MCG-NJU/VideoMAE

Reproducing Camera-Ready Improved Numbers

dfan opened this issue · 4 comments

dfan commented

The NeurIPS camera ready version (v3 on arXiv) has some significantly higher results than the previous paper version (v2 on arXiv). E.g. for ViT-B pretrained on K400 for 1600 epochs, performance on K400 jumps from 80.9% to 81.5%. For ViT-B pretrained on SSv2 for 2400 epochs, performance on SSv2 jumps from 70.6% to 70.8%. Could the authors share the updated finetuning code and configs? I am unable to reproduce the new results. My results are close to what is reported in v2 of the paper

We have fixed one issue in this commit and the performance on Kinetics-400 can be improved by about 0.5%.

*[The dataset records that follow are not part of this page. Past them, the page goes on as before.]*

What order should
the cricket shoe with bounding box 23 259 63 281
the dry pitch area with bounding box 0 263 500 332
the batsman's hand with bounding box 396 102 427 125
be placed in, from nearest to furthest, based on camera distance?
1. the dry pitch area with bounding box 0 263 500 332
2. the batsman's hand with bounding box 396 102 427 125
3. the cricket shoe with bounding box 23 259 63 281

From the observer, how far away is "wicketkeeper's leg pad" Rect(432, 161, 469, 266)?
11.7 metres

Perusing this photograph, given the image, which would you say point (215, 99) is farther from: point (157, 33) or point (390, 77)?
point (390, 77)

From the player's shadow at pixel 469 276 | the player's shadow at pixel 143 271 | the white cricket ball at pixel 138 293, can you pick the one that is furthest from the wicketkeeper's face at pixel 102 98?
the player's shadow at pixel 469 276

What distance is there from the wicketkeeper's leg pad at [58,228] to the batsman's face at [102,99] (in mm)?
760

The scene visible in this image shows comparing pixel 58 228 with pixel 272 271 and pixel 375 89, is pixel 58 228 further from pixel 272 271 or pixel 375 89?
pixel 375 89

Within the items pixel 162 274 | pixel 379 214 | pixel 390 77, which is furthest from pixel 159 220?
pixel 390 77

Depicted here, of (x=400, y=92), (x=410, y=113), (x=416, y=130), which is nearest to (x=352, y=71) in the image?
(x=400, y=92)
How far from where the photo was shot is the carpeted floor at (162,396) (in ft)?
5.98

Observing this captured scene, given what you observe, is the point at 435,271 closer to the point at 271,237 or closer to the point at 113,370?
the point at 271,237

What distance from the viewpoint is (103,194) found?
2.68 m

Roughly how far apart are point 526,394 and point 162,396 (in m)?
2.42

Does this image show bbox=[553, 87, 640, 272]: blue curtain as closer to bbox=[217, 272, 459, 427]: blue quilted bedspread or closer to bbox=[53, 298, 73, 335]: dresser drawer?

The results on Kinetics-400 can be reproduced successfully by MMAction2.

dfan commented

Hm with the latest code I am getting 70.3% on SSv2 and 81.3% on K400 with the 2400 and 1600 epoch off-shelf pretrained weights provided in this repo. I am using this script and this script except I changed the batch size to meet my memory constraints. I am using 64 GPUs

--batch_size 2
--update_freq 3
--num_sample 2

Hi @dfan! I think --batch_size 2 is too small to get favorable results. --update_freq 3 might be a trick to enlarge the batch-size, but I am not sure the performance can be reproduced.